The existing functionality of MASST³ was utilized to create a workflow wherein MS/MS matches identified within the GFOP food reference dataset are reported and contextualized. The GFOP reference dataset contains untargeted metabolomics data acquired from over 3,500 food and beverage samples encompassing both human and animal dietary components. Each sample is associated with metadata to describe its characteristics, source, and preparation. Samples were also organized according to a custom ontology which, at the highest level, distinguishes between plant- or animal-based foods, algae, fungi, supplements, minerals, and animal feeds. The ontology is stored and managed using WebProtégé (Stanford University, California, USA), and can be viewed at https://webprotege.stanford.edu/#projects/23f59b5a-4c29-41df-b2d8-a2ea7282d912/edit/Classes. Each sample was labeled using the most specific ontology term based on the metadata provided (e.g., one sample might be classified as a red cherry tomato while another might be broadly classified as tomato).

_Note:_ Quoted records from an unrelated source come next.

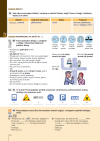 Hurra Po Polsku 1. Podręcznik studenta. Nowa edycja + CD mp3 + filmy + aplikacja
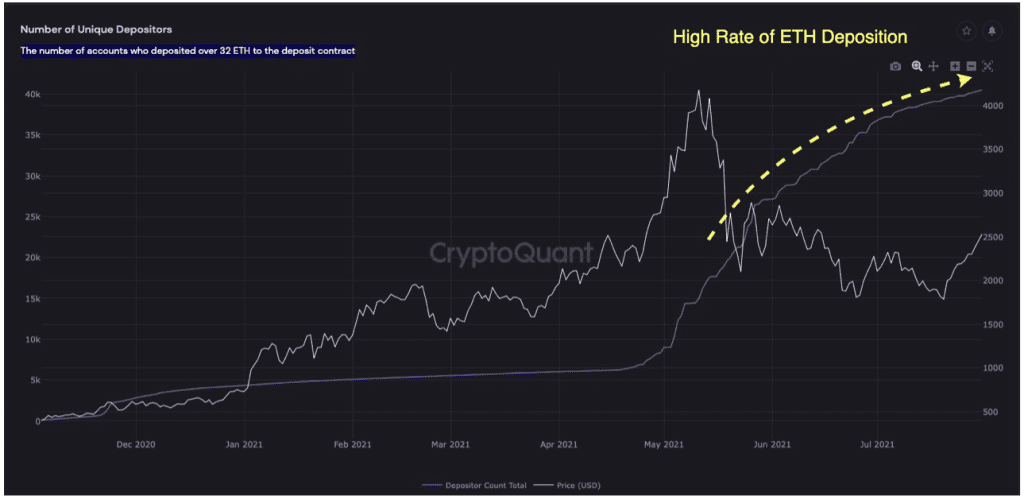 Growing number of ETH deposit contracts. Source: CryptoVizArt on CryptoQuant.com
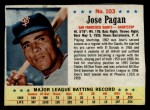 1963 Post Cereal #103  Jose Pagan  Front Thumbnail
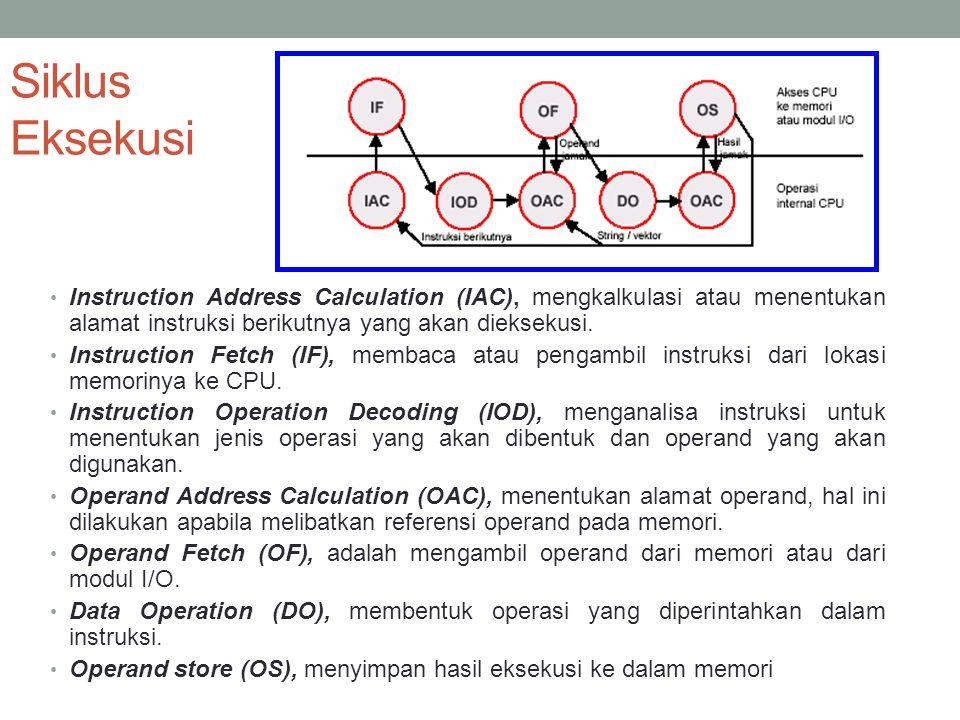 Siklus Eksekusi • Instruction Address Calculation (IAC), mengkalkulasi atau menentukan alamat instruksi berikutnya yang akan dieksekusi. • Instruction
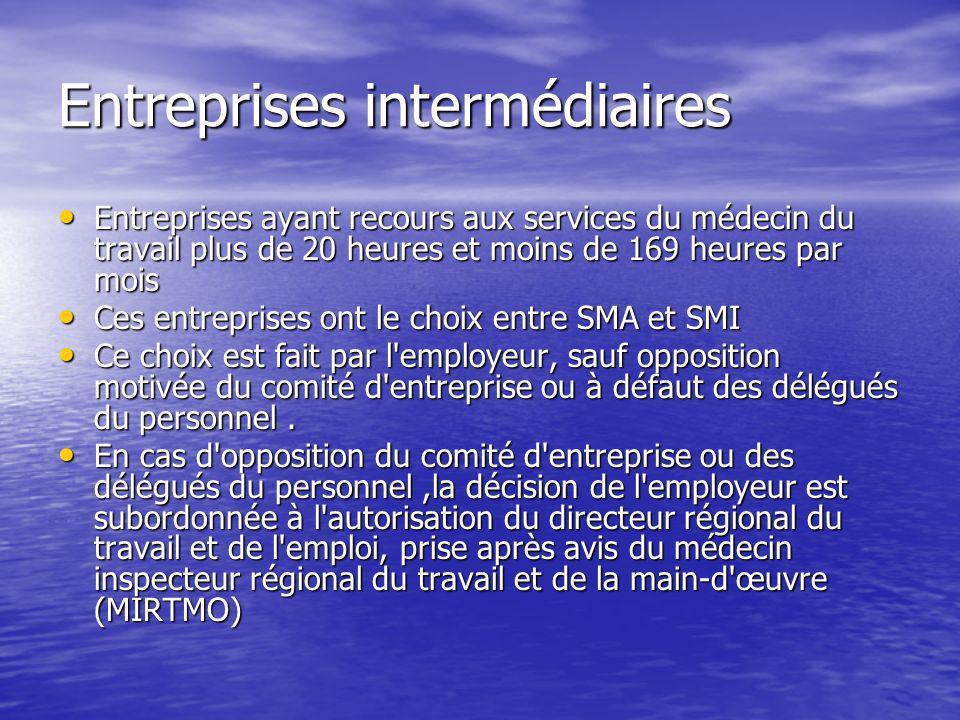 Entreprises intermédiaires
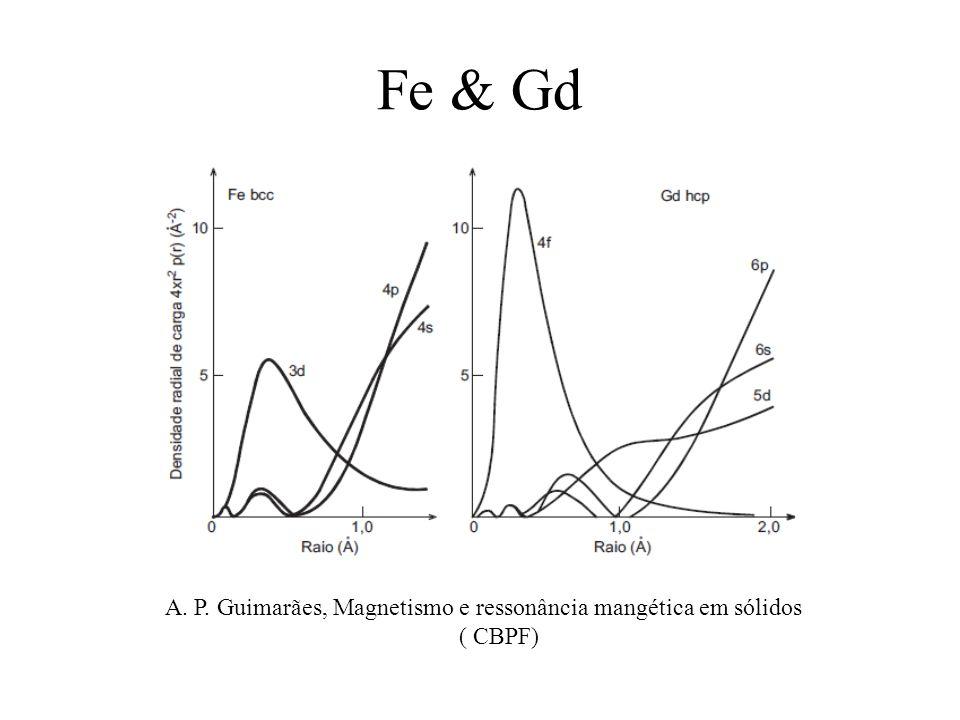 Fe & Gd A. P. Guimarães, Magnetismo e ressonância mangética em sólidos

To calculate the proportion of matches at every level of the ontology, each sample inherited all parent terms of its terminal label (e.g., terminal label: red cherry tomato; parent labels: cherry tomato, tomato, berry, fleshy fruit, fruit, plant). For every ontology term, the number of samples with that label and a spectral match to the query was divided by the total number of samples with that label. The GFOP ontology was combined with the foodMASST results and visualized in a tree structure using the D3.js library and code adapted from Rob Schmuecker (https://bl.ocks.org/robschmuecker).

Acknowledgments: This work was made possible with the support by the CCF foundation #675191, the U.S. National Institutes of Health 1U19AG063744, R01 GM107550, P41 GM103484 and R03 CA211211.

Author Contributions: PCD conceptualized the idea. JMG and KAW organized the data and metadata. KAW, JMG, RS, MW, PCD performed analysis. MW created the website. KAW, RS, MW developed the code. KAW and PCD wrote the manuscript.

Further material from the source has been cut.